• [What is needed]: When a line in the entries below contains the word "Tanzania", copy that line.

• [Data provided]:
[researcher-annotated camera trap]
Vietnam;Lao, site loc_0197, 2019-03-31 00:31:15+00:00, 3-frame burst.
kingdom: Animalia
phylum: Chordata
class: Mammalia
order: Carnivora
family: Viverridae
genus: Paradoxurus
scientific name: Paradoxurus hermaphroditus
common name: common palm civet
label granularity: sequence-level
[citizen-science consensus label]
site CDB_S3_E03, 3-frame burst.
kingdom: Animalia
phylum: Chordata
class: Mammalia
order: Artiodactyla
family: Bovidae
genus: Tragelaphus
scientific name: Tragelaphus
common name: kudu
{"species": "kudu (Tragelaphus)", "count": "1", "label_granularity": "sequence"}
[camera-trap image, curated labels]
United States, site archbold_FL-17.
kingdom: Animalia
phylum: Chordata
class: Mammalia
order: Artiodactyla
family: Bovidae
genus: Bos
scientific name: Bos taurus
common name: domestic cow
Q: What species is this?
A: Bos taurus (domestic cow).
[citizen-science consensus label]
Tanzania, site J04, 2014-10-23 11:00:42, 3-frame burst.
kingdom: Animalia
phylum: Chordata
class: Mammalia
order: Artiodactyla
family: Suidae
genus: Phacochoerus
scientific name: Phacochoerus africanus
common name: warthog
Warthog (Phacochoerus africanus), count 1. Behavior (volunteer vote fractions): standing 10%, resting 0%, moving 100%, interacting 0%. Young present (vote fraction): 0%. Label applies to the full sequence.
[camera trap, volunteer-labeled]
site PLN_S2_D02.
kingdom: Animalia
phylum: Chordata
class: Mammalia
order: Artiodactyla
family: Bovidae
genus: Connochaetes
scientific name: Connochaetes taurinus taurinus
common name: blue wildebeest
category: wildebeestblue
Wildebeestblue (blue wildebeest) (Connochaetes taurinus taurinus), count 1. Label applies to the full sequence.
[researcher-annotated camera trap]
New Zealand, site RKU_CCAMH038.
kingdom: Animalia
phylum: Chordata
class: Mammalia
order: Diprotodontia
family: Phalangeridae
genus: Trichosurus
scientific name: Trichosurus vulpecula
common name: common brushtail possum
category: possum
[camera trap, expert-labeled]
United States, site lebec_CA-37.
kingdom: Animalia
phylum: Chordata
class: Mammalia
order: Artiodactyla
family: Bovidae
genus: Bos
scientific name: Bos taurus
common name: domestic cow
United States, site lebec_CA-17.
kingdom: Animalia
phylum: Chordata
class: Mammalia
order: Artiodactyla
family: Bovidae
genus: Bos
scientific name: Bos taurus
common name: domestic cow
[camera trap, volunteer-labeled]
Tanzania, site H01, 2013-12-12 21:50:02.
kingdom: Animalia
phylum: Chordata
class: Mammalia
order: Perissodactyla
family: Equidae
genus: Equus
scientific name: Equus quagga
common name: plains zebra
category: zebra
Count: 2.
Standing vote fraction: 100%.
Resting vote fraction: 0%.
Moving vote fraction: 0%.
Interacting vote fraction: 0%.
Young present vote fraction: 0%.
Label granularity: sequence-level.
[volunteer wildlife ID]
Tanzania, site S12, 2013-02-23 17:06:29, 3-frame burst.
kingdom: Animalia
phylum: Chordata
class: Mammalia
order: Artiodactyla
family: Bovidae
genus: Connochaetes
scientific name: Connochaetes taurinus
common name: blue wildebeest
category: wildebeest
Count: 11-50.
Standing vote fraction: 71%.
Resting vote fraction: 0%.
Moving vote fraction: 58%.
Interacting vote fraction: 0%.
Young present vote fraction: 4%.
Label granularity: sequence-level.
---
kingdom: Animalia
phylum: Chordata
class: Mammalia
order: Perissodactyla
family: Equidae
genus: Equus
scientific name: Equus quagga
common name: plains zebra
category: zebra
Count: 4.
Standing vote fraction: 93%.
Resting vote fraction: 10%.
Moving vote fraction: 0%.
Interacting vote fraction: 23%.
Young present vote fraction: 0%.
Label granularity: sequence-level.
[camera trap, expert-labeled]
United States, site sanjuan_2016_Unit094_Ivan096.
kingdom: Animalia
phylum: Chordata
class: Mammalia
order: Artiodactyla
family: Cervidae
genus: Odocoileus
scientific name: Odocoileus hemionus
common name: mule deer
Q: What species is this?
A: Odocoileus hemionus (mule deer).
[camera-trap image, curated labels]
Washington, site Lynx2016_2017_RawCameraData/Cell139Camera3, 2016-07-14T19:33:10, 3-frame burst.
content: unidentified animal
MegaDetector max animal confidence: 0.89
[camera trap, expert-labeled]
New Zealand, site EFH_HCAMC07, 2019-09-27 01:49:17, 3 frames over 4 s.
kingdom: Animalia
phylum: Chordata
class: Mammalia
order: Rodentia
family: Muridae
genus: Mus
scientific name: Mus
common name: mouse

• [Solved problem]:
Tanzania, site J04, 2014-10-23 11:00:42, 3-frame burst.
Tanzania, site H01, 2013-12-12 21:50:02.
Tanzania, site S12, 2013-02-23 17:06:29, 3-frame burst.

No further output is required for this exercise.